Woman Jailed After Laughing Over Victim Technically the woman was already in jail awaiting sentence but that aside, I think her sentence was appropriate for what they charged her with. Personally I think she should have been charged with second degree murder given that she intentionally drove drunk knowing her license was suspended for a previous DUI. Had she been wielding a hand held weapon of some sort, she probably would have been charged with second degree murder, but too many people don’t view automobiles as weapons in such cases. Her added comment implying she was justified and has no remorse in hitting and killing an innocent man who was a “tree hugger, a bicyclist, a Frenchman and a gay guy all in one shot” is pathetic and shows how much of a scum bag she is. Yes it was her friend who said it, but it was she who thought it was appropriate after her friend recanted on his own words. The fact that she thinks she is justified in harming someone who appears to be different than her simply because they are different shows there is something wrong with her psychology and deserving of being locked up for whatever her mental malfunction is. She’s obviously too dangerous to be allowed into the population unsupervised.

Arizona Cycling Attitudes

Unfortunately her attitude towards bicyclists is far too common in Arizona in my experience. I started riding my bicycle to save money and get some exercise when attending College in Phoenix and continued the practice upon going to Embry-Riddle for a short time. I actually stopped riding my bicycle between ERAU (in Prescott, AZ) and my apartment because nearly every single day (and I do mean every) I received some harassment or threats by drivers in their cars. Said threats ranged from taunts to out right trying to hit me with their vehicles. The police? Didn’t care in the least. On the few occasions I did call them because I had actually ended up injured they implied it was my fault even though I was lawfully in the bike lane and observing all traffic laws. I even had witnesses who’d back me up on this, but some how the cops always ended up with the same thing: it was my fault and I should follow the traffic laws.

Add to this a friend of mine being intentionally driven off the road while riding in the bike lane and ending up with a broken hip. Cops said it was his faulty. Worse was the fact that witnesses simply left him laying there and left without so much as even calling an ambulance for him. He had to do it himself (being fortunate that his cell wasn’t destroyed in the accident). And then there was another associate (I can’t say friend since we only spoke on occasions while riding) who was actually killed. Nothing ever came of it except the police saying it was an accident and probably his fault.

Needless to say my opinion of the local cops went downhill from there. Let’s just say after that for the remainder of my time at ERAU, I flipped off any police officer I saw and called them what they were: hick donut eaters.
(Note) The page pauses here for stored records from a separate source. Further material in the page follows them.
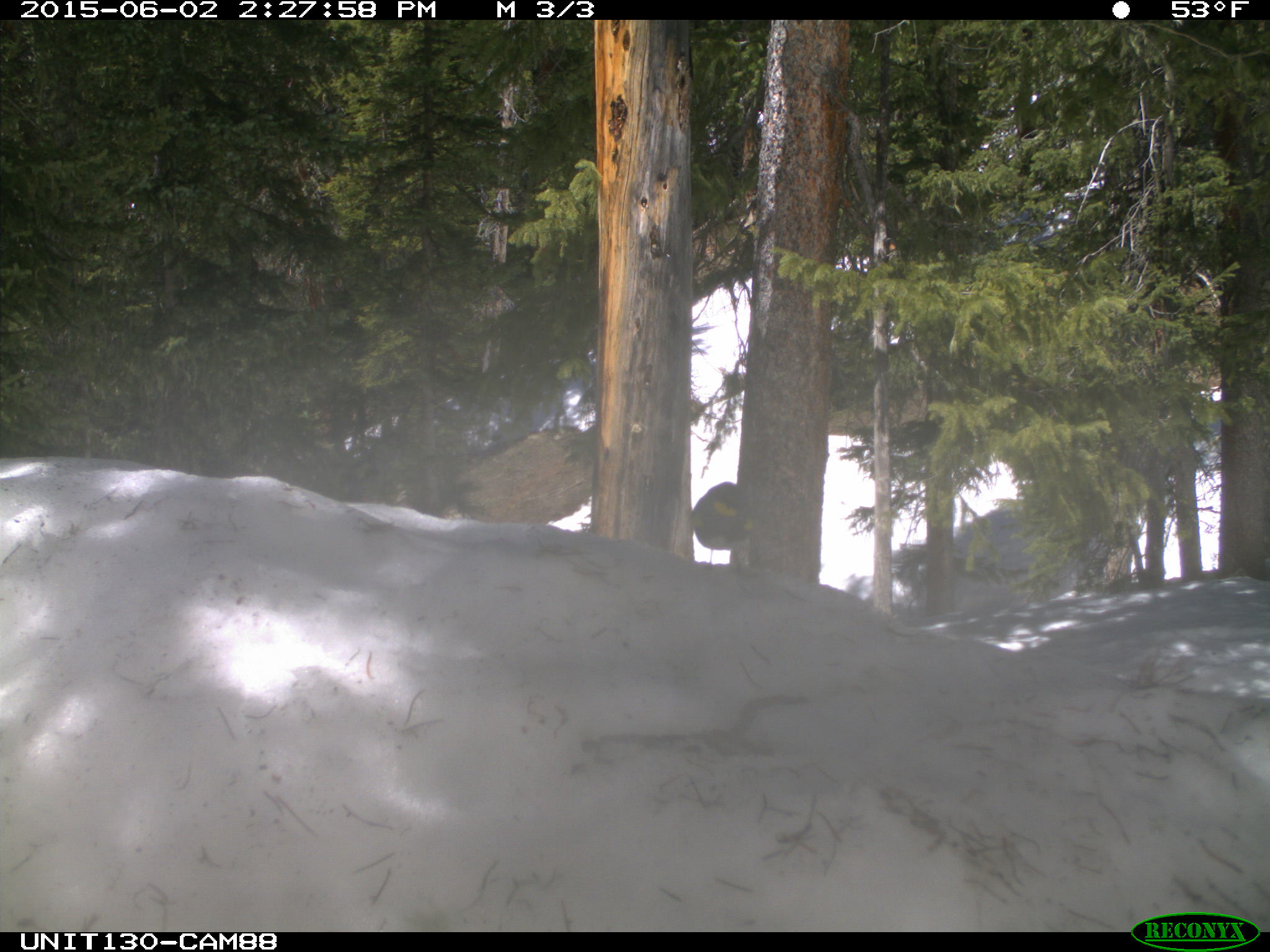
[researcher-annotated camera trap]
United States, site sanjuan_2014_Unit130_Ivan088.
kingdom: Animalia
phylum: Chordata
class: Aves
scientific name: Aves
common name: birds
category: unidentified bird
Sure, it wasn’t very mature but neither is them ignoring criminal activity that cause serious injure and kill people.

The good thing that came out of all this was the local cyclists got together and formed a club which started pressuring the city council for more protections for cyclists, pushed for greater awareness of traffic laws regarding cyclists rights to be on the road, greater numbers of safe cycling paths,  and more bicycle racks across the city. As this was also the height of the gas crunch in Arizona at the time, the club got a lot of support from people looking for ways to save money on gas and transportation as well as environmentalists and fitness advocates. I graduated and moved away before I saw much impact personally, but as I understand it the club is still active in it’s ongoing work.